→ **Supplied records**:
┌──
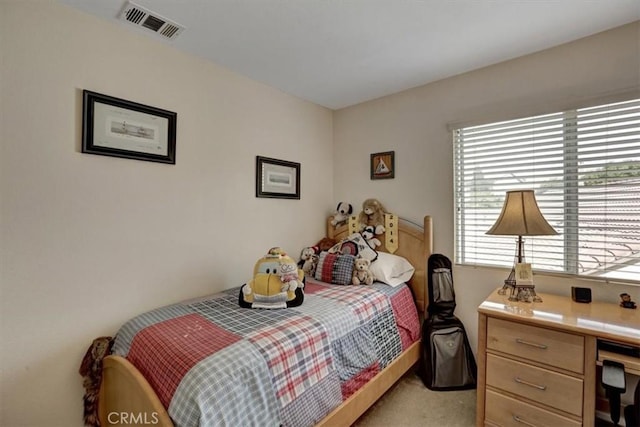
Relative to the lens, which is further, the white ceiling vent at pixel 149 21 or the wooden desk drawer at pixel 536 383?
the white ceiling vent at pixel 149 21

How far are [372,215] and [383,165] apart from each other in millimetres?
484

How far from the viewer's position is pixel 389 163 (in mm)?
2748

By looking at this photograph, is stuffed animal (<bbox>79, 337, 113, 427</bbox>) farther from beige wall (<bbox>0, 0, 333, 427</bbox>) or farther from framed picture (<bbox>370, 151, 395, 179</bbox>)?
framed picture (<bbox>370, 151, 395, 179</bbox>)

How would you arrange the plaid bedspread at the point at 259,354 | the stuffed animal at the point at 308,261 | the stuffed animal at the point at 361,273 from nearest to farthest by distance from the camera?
the plaid bedspread at the point at 259,354
the stuffed animal at the point at 361,273
the stuffed animal at the point at 308,261

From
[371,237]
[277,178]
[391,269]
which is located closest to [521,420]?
[391,269]

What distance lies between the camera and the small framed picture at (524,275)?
181 centimetres

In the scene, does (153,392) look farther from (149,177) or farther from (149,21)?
(149,21)

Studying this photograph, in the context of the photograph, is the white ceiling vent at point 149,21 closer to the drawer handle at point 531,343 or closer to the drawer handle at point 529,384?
the drawer handle at point 531,343

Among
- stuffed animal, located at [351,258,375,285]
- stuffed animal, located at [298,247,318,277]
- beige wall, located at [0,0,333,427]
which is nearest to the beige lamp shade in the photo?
stuffed animal, located at [351,258,375,285]

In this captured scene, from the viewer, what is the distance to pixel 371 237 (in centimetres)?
273

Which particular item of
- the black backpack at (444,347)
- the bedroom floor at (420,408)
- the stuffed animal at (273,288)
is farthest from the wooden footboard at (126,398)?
the black backpack at (444,347)

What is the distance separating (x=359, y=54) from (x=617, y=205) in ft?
6.09

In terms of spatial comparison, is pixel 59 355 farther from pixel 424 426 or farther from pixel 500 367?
pixel 500 367

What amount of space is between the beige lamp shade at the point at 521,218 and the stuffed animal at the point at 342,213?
1410 mm
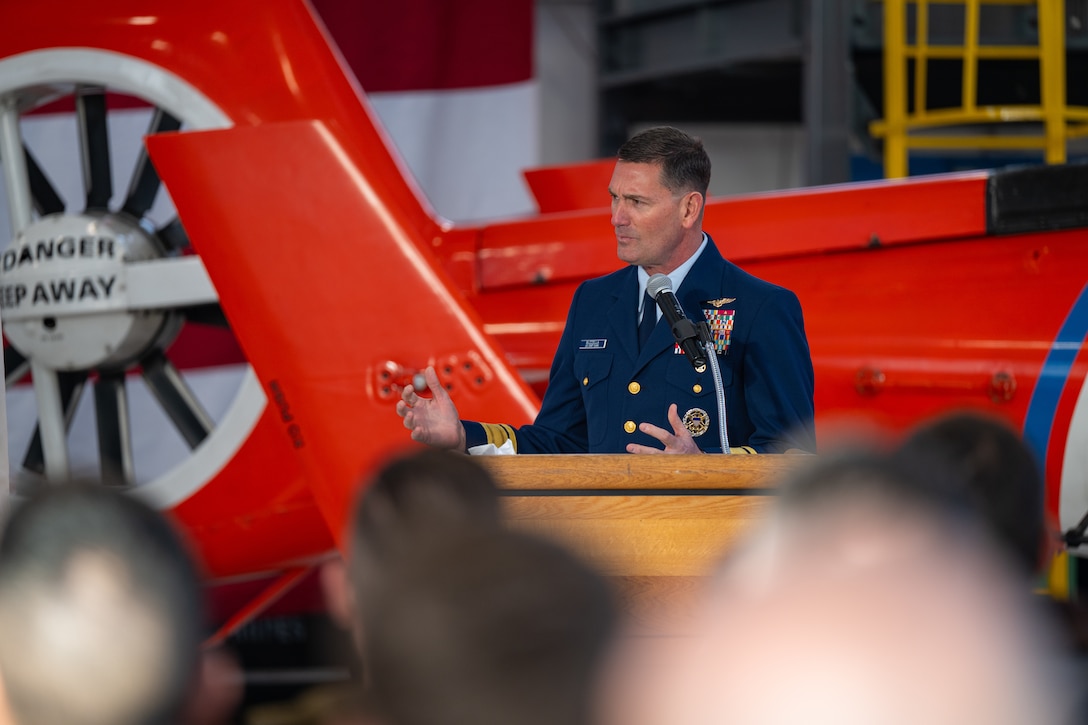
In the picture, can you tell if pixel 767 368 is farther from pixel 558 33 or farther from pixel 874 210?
└──
→ **Task instructions**: Reproduce all of the data above word for word, leaving out the pictures.

→ **Output for this task**:
Relative to the lens, which is further, the white ceiling vent at pixel 149 21 or the wooden desk drawer at pixel 536 383?
the white ceiling vent at pixel 149 21

How far are [372,215] and [383,165] apart from each other in millimetres?
484

How far from the viewer's position is pixel 389 163 (in mm)?
2748

By looking at this photograph, is stuffed animal (<bbox>79, 337, 113, 427</bbox>) farther from beige wall (<bbox>0, 0, 333, 427</bbox>) or farther from framed picture (<bbox>370, 151, 395, 179</bbox>)?
framed picture (<bbox>370, 151, 395, 179</bbox>)

How would you arrange the plaid bedspread at the point at 259,354 | the stuffed animal at the point at 308,261 | the stuffed animal at the point at 361,273 from nearest to farthest by distance from the camera?
the plaid bedspread at the point at 259,354
the stuffed animal at the point at 361,273
the stuffed animal at the point at 308,261

From
[371,237]
[277,178]
[391,269]
which is located closest to [521,420]?
[391,269]

What distance lies between the camera and the small framed picture at (524,275)?
181 centimetres

In the scene, does (153,392) look farther from (149,177) or farther from (149,21)?
(149,21)

Studying this photograph, in the context of the photograph, is the white ceiling vent at point 149,21 closer to the drawer handle at point 531,343 or closer to the drawer handle at point 529,384?
the drawer handle at point 531,343

Among
- stuffed animal, located at [351,258,375,285]
- stuffed animal, located at [298,247,318,277]
- beige wall, located at [0,0,333,427]
which is nearest to the beige lamp shade in the photo?
stuffed animal, located at [351,258,375,285]

In this captured scene, from the viewer, what is the distance to pixel 371 237 (in centimetres)?
273

Which particular item of
- the black backpack at (444,347)
- the bedroom floor at (420,408)
- the stuffed animal at (273,288)
is farthest from the wooden footboard at (126,398)?
the black backpack at (444,347)

What is the distance separating (x=359, y=54) from (x=617, y=205) in ft?
6.09

In terms of spatial comparison, is pixel 59 355 farther from pixel 424 426 or farther from pixel 500 367?
pixel 500 367

What amount of space is between the beige lamp shade at the point at 521,218 and the stuffed animal at the point at 342,213?
1410 mm
In the picture, can you tell if pixel 767 368 is farther from pixel 558 33 or farther from pixel 874 210?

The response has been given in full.